In some embodiments, at least a portion of the conventional condensate pump assembly 12 is disposed within the first compartment 146 . The conventional condensate pump assembly 12 and the first compartment 146 may extend along a longitudinal axis 138 when the condensate management apparatus 100 is assembled. In some embodiments, at least a portion of the conventional condensate pump assembly 12 may be situated above the first compartment 146 . The conventional condensate pump assembly 12 may include an upper portion 16 and a lower portion 18 . In some embodiments, the lower portion 18 is disposed within the first compartment 146 . A horizontal plate 94 may project outwardly along a periphery of the upper portion 16 such that the horizontal plate 94 is interposed between the upper portion 16 and the lower portion 18 .

In some embodiments, the horizontal plate 94 includes a shape and/or dimensions configured to substantially correspond to and/or cover the top edge 128 of the modified pump collection tank 120 . In certain embodiments, the horizontal plate 94 may include a ledge or lip configured to removably engage the top edge 128 in a press fit. In other embodiments, the horizontal plate 94 is configured to mount to the top edge 128 via one or more suitable mechanical fastening devices or techniques such as a clip, a rivet, a grommet, a screw, an adhesive, a bonding material, welding, and/or the like.

In one embodiment, a perimeter edge 96 of the horizontal plate 94 includes one or more pairs of mounting flanges 88 a , 88 b configured to releasably engage the modified pump collection tank 120 via corresponding attachment elements 178 a - d coupled to or integrated at or near the top edge 128 . The attachment elements 178 a - d may include, for example, recesses, grooves, apertures, clips, and/or any other suitable corresponding features. In other embodiments, the horizontal plate 94 is integrated with the top edge 128 of the modified pump collection tank 120 .

In some embodiments, the horizontal plate 94 is coupled to the top edge 128 of the modified pump collection tank 120 such that the upper portion 16 of the conventional condensate pump assembly 12 is suspended above the modified pump collection tank 120 while the lower portion 18 is disposed within a volume of the modified pump collection tank 120 . In some embodiments, the lower portion 18 may include various components of the conventional condensate pump assembly 12 such as a centrifugal pump 190 , a float 186 , and/or an alarm 164 .

_EXERCISE SET_:
- A) What components may the lower portion 18 include, according to the condensate pump description?
- B) Copy the stretch of the condensate pump description from "In some embodiments, the horizontal plate 94 includes" through "and/or the like.".
The listing after this comes from a different source.

_INFORMATION SUPPLIED_:
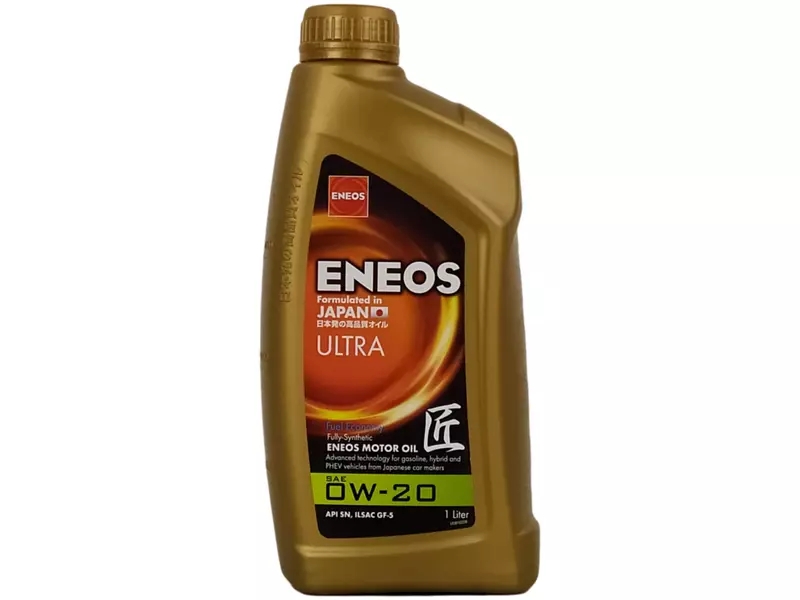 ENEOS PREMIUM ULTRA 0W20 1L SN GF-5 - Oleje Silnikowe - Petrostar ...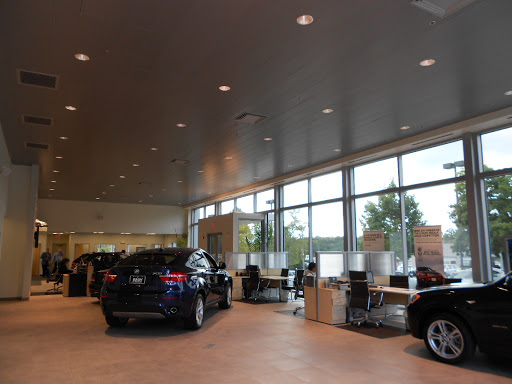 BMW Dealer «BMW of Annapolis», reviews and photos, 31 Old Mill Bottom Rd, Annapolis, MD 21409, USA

_WRITTEN ANSWERS_:
- A) A centrifugal pump 190, a float 186, and/or an alarm 164.

- B)
In some embodiments, the horizontal plate 94 includes a shape and/or dimensions configured to substantially correspond to and/or cover the top edge 128 of the modified pump collection tank 120 . In certain embodiments, the horizontal plate 94 may include a ledge or lip configured to removably engage the top edge 128 in a press fit. In other embodiments, the horizontal plate 94 is configured to mount to the top edge 128 via one or more suitable mechanical fastening devices or techniques such as a clip, a rivet, a grommet, a screw, an adhesive, a bonding material, welding, and/or the like.